Pandreo’s smile shines. “Heh…that’s good to hear. So, do you feel the same, or…is this considered platonic hand-holding?”
Seadall kisses the back of his hand, smirking at the blush he’s able to return to Pandreo’s face. “Strictly platonic. I don’t know what gave you any other impression.”
The Divine Dragon has given them a final notice: in one hour’s time, the Somniel will ascend into Sombron’s dimension.
Seadall ties his freshly-washed scarf around his head. The scent of lavender tickles his nose. Pandreo will have to wash his garments more often just so the dancer can benefit from his taste in sweet-smelling soap.

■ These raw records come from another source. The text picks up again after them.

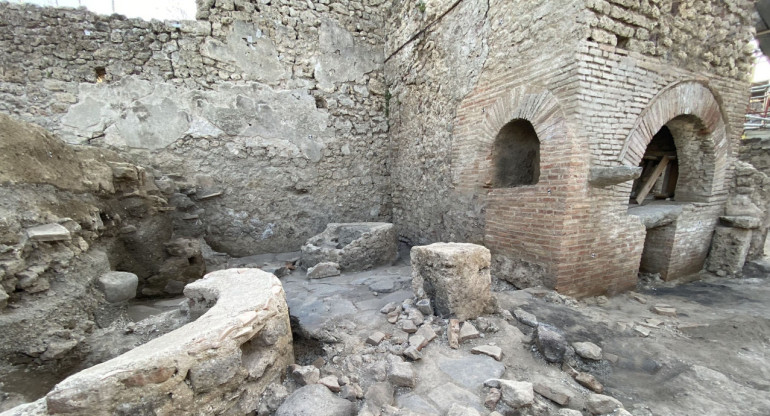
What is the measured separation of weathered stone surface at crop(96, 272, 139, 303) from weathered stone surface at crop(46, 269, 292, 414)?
1213 millimetres

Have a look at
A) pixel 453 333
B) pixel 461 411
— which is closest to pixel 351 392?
pixel 461 411

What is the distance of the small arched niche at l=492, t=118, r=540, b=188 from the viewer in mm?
3980

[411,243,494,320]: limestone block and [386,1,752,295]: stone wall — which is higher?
[386,1,752,295]: stone wall

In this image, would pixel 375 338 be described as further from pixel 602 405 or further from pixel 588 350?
pixel 588 350

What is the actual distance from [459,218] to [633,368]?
2.68 meters

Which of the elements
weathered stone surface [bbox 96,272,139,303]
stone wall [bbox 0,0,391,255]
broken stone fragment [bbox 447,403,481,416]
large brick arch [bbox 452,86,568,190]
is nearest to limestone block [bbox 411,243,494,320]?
broken stone fragment [bbox 447,403,481,416]

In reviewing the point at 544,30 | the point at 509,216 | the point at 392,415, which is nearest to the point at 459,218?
the point at 509,216

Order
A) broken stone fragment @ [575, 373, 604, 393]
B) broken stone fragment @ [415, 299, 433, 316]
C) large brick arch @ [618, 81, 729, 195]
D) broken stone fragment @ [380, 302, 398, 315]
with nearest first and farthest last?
broken stone fragment @ [575, 373, 604, 393] → broken stone fragment @ [415, 299, 433, 316] → broken stone fragment @ [380, 302, 398, 315] → large brick arch @ [618, 81, 729, 195]

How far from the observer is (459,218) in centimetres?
457

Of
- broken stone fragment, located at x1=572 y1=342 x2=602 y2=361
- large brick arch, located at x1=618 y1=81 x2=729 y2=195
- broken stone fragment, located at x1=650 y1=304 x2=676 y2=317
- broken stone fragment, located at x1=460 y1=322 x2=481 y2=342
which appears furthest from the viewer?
large brick arch, located at x1=618 y1=81 x2=729 y2=195

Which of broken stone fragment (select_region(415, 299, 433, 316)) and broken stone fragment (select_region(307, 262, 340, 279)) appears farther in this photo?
broken stone fragment (select_region(307, 262, 340, 279))

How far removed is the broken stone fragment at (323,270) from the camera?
402cm

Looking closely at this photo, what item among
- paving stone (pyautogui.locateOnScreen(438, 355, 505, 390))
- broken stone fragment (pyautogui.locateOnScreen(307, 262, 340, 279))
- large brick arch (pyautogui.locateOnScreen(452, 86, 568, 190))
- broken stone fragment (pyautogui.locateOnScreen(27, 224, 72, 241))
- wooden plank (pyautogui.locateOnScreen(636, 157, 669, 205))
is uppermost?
large brick arch (pyautogui.locateOnScreen(452, 86, 568, 190))

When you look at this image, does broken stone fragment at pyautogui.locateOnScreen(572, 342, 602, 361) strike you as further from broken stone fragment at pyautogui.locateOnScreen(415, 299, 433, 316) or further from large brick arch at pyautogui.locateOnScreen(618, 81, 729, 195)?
large brick arch at pyautogui.locateOnScreen(618, 81, 729, 195)
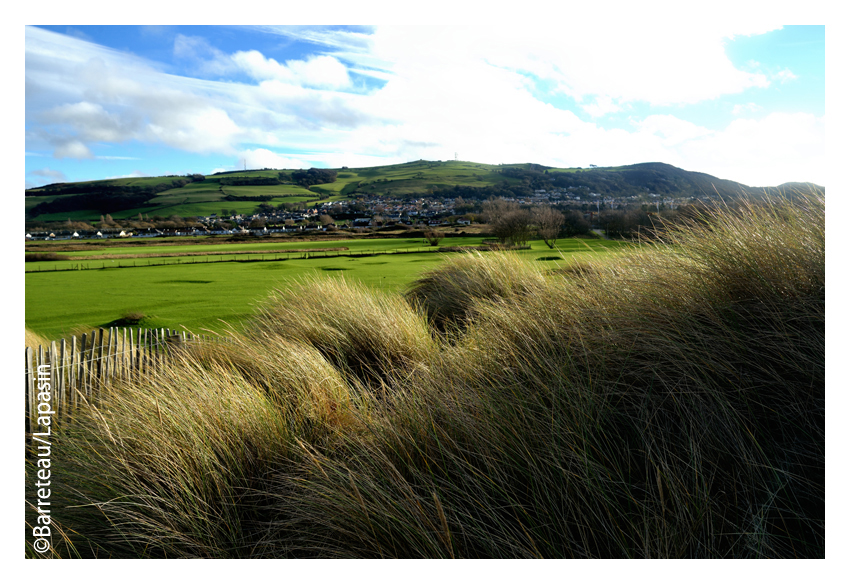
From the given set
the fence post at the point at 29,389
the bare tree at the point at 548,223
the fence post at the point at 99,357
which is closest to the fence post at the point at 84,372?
the fence post at the point at 99,357

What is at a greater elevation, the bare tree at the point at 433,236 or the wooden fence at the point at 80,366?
the bare tree at the point at 433,236

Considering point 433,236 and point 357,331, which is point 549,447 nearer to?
point 357,331

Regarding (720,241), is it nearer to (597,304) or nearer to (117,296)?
(597,304)

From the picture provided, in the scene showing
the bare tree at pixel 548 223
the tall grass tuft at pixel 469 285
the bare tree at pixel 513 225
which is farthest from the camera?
the bare tree at pixel 513 225

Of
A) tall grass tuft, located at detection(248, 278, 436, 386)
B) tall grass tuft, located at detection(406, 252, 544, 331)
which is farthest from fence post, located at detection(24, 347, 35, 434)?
tall grass tuft, located at detection(406, 252, 544, 331)

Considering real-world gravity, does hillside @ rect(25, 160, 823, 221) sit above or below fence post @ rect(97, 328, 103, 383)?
above

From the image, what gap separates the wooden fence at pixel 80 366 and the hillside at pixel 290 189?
7.22 meters

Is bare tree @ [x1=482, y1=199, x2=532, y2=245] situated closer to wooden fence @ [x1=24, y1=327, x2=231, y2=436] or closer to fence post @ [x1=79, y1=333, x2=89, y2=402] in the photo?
wooden fence @ [x1=24, y1=327, x2=231, y2=436]

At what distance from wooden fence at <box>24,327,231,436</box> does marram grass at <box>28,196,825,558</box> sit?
124 centimetres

It takes little to no time at all for Seadall to finish his preparation for battle. All he requires is some light stretching and a spare elixir in his back pocket. He has plenty of time to spare searching for Pandreo, but saves plenty of it when he makes the correct assumption he’ll find the sage at Lookout Point.
Pandreo isn’t practicing his spells or polishing Byleth’s ring, but standing out at the edge of the clift. Seadall wanders right up to him and sees his partner is lost in prayer. Fondness takes hold of him, a warmth spreading through his chest not unlike Pandreo’s healing magic.
With his brows knit in concentration, and his lips parting with silent offerings to the gods above and among them…
Seadall waits for Pandreo to finish his prayer, then frames his face delicately with his hands. Pandreo’s eyes snap open, then crinkle with a grin.
Seadall’s smile widens. “This is your good side.”
They share a kiss as the Somniel begins its ascension.